Maybe that was the reason for the unlocked door—why bother keeping it fastened when any prisoner desperate enough to try leaving would be torn to pieces by the childlike, darting things with their bulbous black eyes and malformed paws? It had a certain efficiency, Bea could admit.
“All right, assholes,” she whispered, and used the wall to drag herself fully upright. “Let’s tango.”
She padded down the hall, moving quietly as possible. Of course, she was barefoot and the carpet was thick; the closer she got to the elevator the more her heart rose, pounding with hope as well as terror.
No keycard access, just a regular old up-and-down button pad. It did look a little familiar.
Awesome. Doing really great, Bebe. Don’t fuck it up.
It wasn’t her blinking, the hallway lights were actually stuttering. Bea snapped a glance over her shoulder and swallowed, hard.
Mist. Greasy yellow fog, rising in tendrils. Knee-high near the double oak doors, spreading with tiny rasping sounds, little tongues dragged across carpet fibers.
Stairs might be better, even if they’re not the ones I want. To her right, a recessed doorway with a small set of lights overhead. Did she want to be trapped in a stairwell or a metal box when the little green men came for her? She could pull a fire alarm, though it would be better to set off the sprinklers—Jare swore the things didn’t like running water, maybe that would be enough? If she had a cigarette lighter…
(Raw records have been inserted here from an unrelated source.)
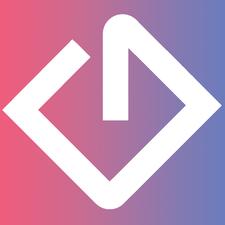 Actiweb logo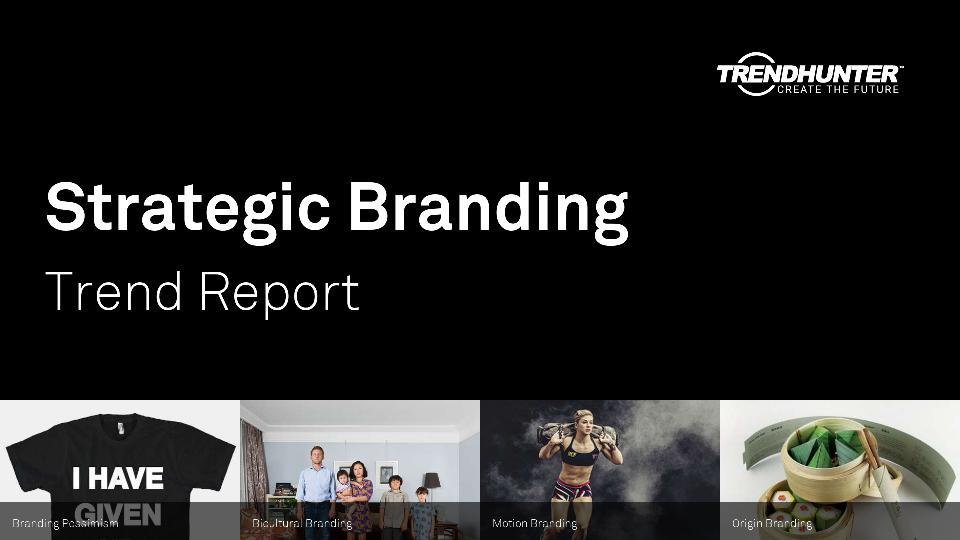 Strategic Branding Trend Report Research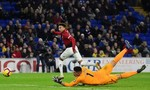 Lingard lập cú đúp, Man Utd đại thắng Cardiff
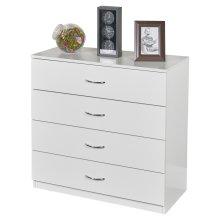 URBNLIVING 4-5 Drawer Wooden Bedroom Chest Cabinet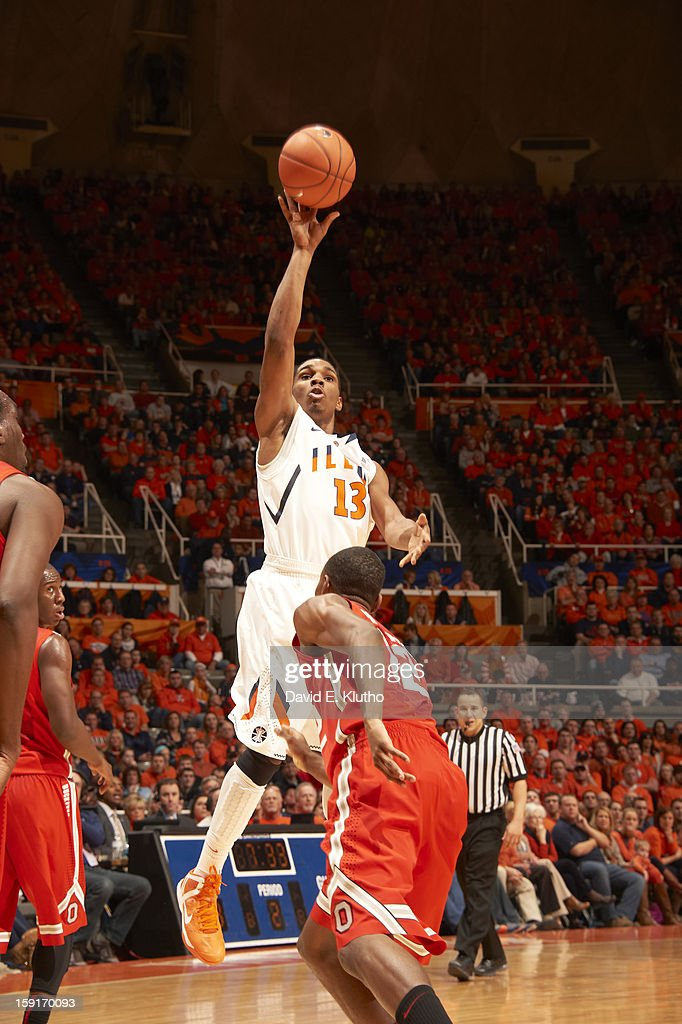 Illinois Tracy Abrams (13) in action, shooting vs Ohio State at Assembly Hall. David E. Klutho F208 )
She’d play it by ear. The elevator might distract them while she ran for the stairs, that was a good plan. Bea punched both elevator buttons, exhaling shakily when their margins lit. A soft sliding sound of displaced air moved behind blank, shining metal.
A mellow chime. She had never been so glad to hear an elevator ding in her life. Bea rose onto bare toes, bouncing slightly in preparation, and snapped another glance back at the fog.
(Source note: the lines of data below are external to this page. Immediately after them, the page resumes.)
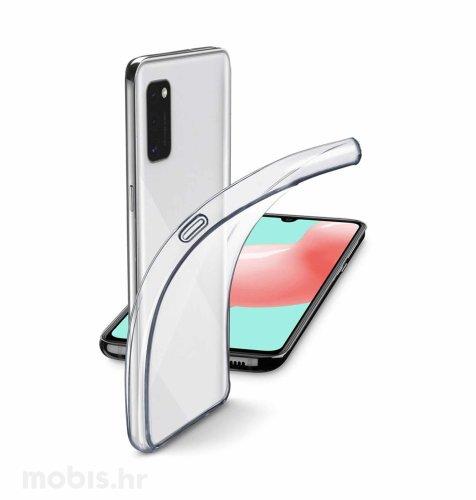 Cellularline silikonska zaštita za uređaj Samsung A41: prozirna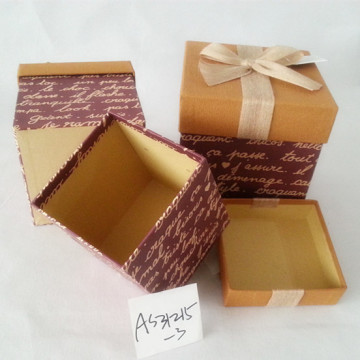 High end paper cosmetic packing cardboard box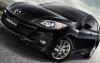 Mazda กทม-Mazda3-2013 1.6 ID8806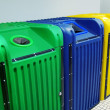 Recycling Containers - Foto Stock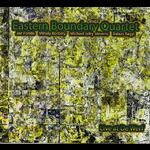 Live at De Werf - Eastern Boundary Quartet - Artists  Recording Collective (ARC) - CD coverart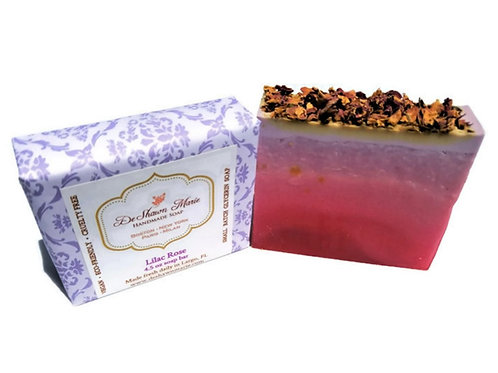 Lilac Rose Soap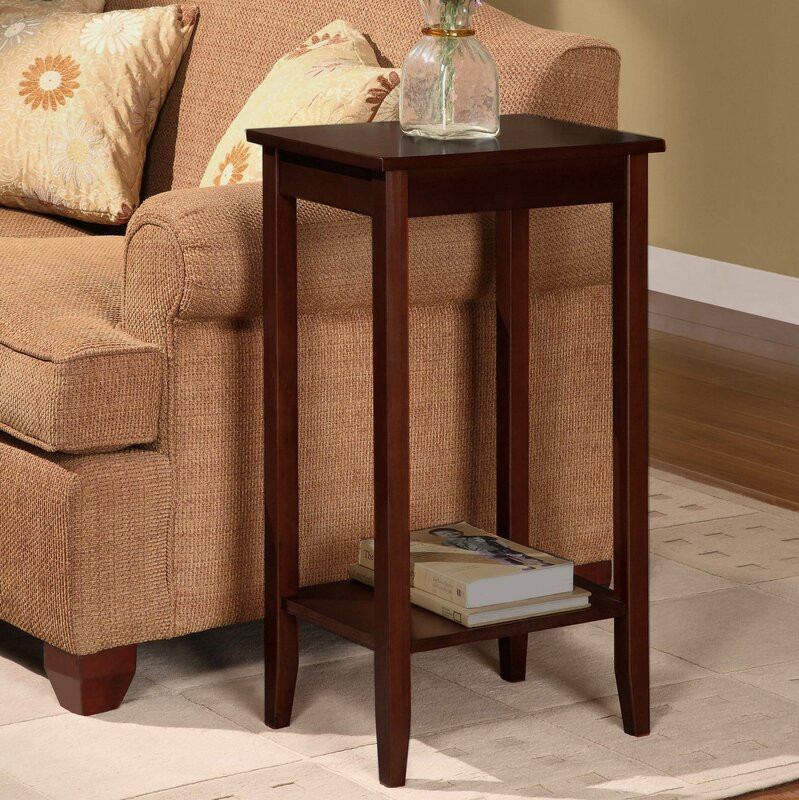 Wayfair Living Room Tables  Winston Porter Noble Rosewood Tall End Table & Reviews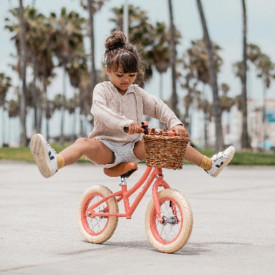 First Go Balance Bike - Coral  Pink Banwood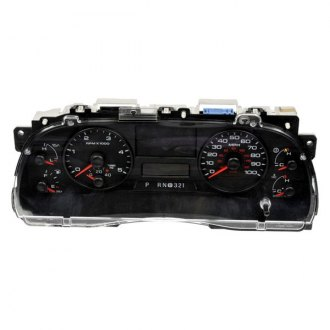 Dorman® 599-820 - OE Solutions™ Remanufactured Instrument Cluster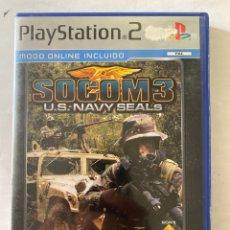 Videojuegos y Consolas: SOCOM 3 US NAVY SEALS PS2 PLAYSTATION 2. Lote 277008448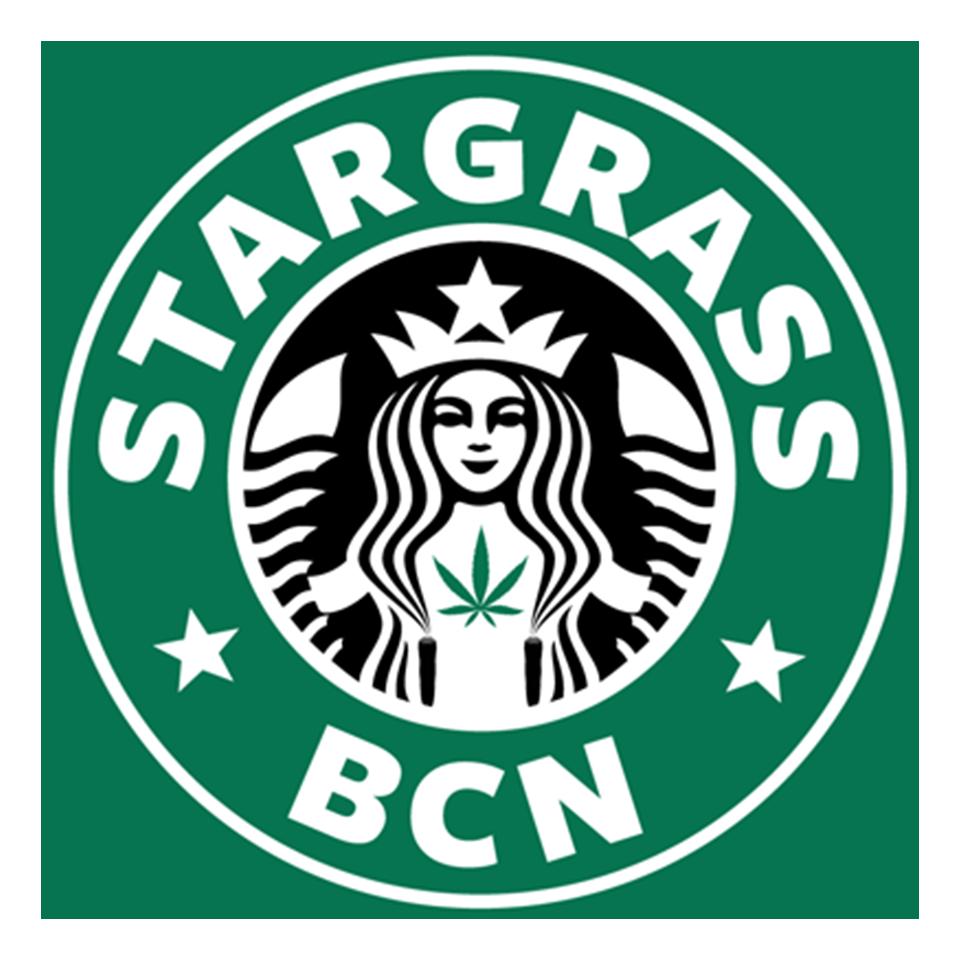 StarGrass BCN Cannabis Club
As if it had waited for her attention, the clinging vapor shot down the hall. Electric bulbs in heavy brass Art Deco sconces died as the mist slithered past, and Bea bolted for the stairs even though the elevator was opening, burnished metal drawing aside with majestic slowness.
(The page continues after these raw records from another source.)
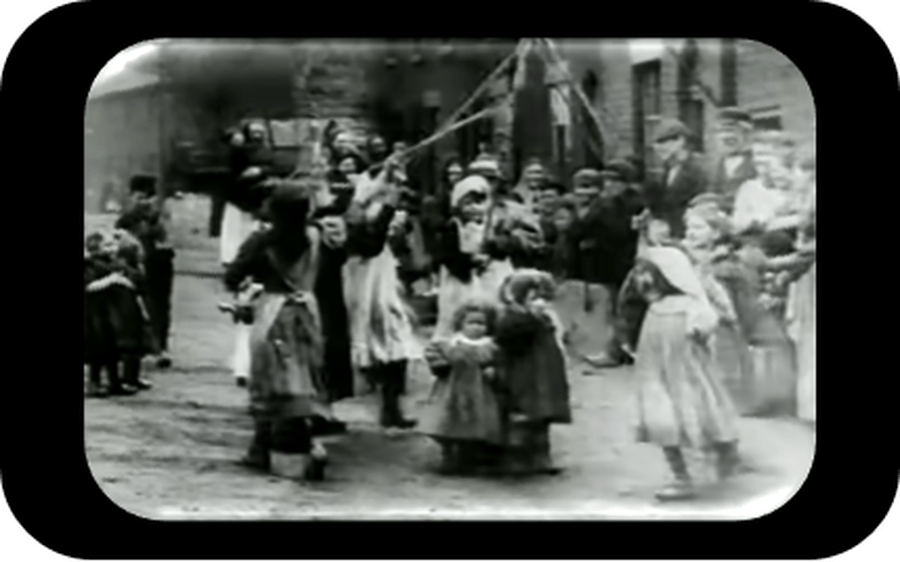 Victorian Times Video
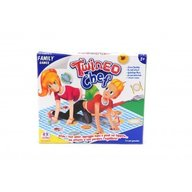 Globo Joc Twister cu mancare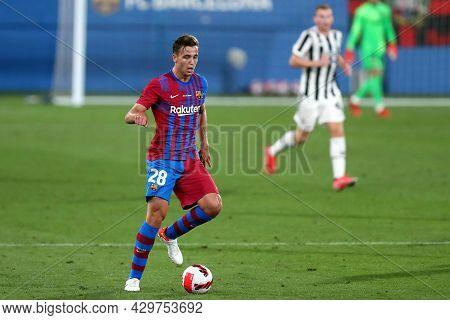 Barcelona, Spain. 08th August 2021 . Nico Gonzalez Of Fc Barcelona  During The Pre-season Friendly M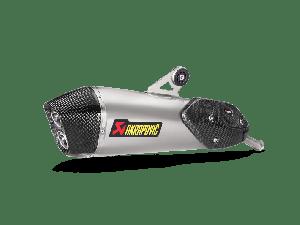 Akrapovic Slip-on Line (Titanium) BMW C 650 GT 2016-2020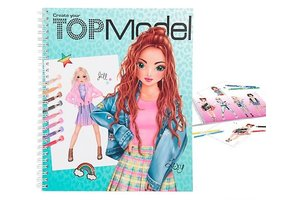 Depesche TOPModel Create your Drawing Book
The fire door shuddered as something outside banged against it, hard; she skidded to a stop, bringing the knife up. Oh hell, they’re down there too. Crap, what do I?—
A skittering, the high babylike chuckles behind her, hatefully familiar as the mist.
Bea threw herself aside, her back meeting the wall with a heavy thump that didn’t matter because they were boiling out of the fog, chittering and champing small, sharklike yellow teeth. Their big black eyes held neither iris nor pupil, but she sensed the wet, nasty gazes focusing on her. The knife jittered in her hand, backpack pressed hard against the wall.
Crunch. A snap, a pop, a spattering sound like sand dislodged from high crevices. The mist cringed, flushing crimson instead of vile greasy yellow, and the things halted, piling against each other Looney-Tunes style, ones in front nearly going down under the weight of crowding as they backpedaled. More than a dozen had scurried out of the mist, however-many were still in the fog, plus reinforcements on the other side of the fire door.
The visible henchmen reversed, crawling over each other in skinnyshamble haste, several with loincloths askew and small gleaming-green buttocks working as they scrambled.